To travel to Tanzania, you also need the following:
Please don’t forget your passport! We can help with replacing pretty much anything if needed, but sadly we can’t replace your passport. Make it number one on your Kilimanjaro packing list. Also, ensure your passport is valid for six months after your arrival date in Tanzania. You might like to pack a pen for filling out the flight card that you’ll receive on the plane to Tanzania. You also need a Tanzanian visa. US, Canadian, British, and most European citizens can simply obtain their visas upon arrival at the airport. The cost is $100 for US passport holders and $50 for others. If you’re a citizen of a different country, please check with your embassy whether or not you can obtain a visa upon arrival. You can also view the Tanzania Visa Policy.
Don’t forget your passport!
No specific vaccines are required before entry into Tanzania. That said, be aware that the Government of Tanzania does require proof of yellow fever vaccination upon arrival if you’re traveling in from a country with a known risk of yellow fever. We suggest you talk to your doctor about getting the following vaccinations which are standard in developed countries: Hepatitis A, Hepatitis B, typhoid, yellow fever, tetanus, polio, measles, mumps, and rubella (MMR), and meningococcal meningitis.
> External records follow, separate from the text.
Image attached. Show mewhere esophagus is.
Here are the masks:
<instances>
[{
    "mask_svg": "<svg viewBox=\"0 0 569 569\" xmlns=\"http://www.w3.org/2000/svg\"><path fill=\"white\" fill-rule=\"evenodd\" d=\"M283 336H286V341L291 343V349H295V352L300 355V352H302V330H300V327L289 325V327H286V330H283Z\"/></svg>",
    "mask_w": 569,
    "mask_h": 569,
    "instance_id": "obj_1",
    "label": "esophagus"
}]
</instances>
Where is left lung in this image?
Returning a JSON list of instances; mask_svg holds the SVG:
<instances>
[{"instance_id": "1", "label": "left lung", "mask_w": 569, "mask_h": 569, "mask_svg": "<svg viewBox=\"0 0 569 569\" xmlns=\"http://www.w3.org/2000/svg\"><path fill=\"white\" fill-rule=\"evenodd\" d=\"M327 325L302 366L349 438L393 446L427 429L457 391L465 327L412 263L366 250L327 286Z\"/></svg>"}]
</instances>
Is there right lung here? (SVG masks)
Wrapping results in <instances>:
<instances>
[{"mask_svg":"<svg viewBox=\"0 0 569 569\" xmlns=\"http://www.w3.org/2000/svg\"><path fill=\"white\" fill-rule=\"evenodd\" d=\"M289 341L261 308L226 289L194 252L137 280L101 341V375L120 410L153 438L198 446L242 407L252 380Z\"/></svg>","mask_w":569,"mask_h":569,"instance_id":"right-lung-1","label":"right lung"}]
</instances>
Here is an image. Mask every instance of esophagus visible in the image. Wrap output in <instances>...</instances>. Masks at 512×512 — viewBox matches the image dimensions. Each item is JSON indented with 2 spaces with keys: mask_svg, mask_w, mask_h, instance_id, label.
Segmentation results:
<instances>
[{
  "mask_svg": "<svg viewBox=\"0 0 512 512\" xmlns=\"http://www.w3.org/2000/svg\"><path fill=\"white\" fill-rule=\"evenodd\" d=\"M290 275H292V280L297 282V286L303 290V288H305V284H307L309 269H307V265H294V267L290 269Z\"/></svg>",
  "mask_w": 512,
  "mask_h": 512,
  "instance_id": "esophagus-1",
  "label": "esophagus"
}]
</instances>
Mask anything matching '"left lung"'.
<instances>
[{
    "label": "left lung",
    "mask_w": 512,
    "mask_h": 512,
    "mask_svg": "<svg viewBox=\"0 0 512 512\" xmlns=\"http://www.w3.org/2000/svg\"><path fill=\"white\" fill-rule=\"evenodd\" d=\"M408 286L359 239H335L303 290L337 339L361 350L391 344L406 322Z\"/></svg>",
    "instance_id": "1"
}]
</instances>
We have a handful of suggestions of other bits and bobs you may want to add to your Kilimanjaro packing list. These aren’t essential but can make your climb even more enjoyable.
- Small pillow
- Pillowcase (this could be stuffed with clothes and then you don’t even need a pillow)
- Favorite snacks
- Flavor sachets*
- Playing cards or other games
- Book or e-reader
- Journal and pen
The crew uses water-purifying tablets to purify the water they provide you for drinking. These make the water safe to drink but can alter the taste. Some folks like to add flavor sachets to their drinking water to make it more palatable.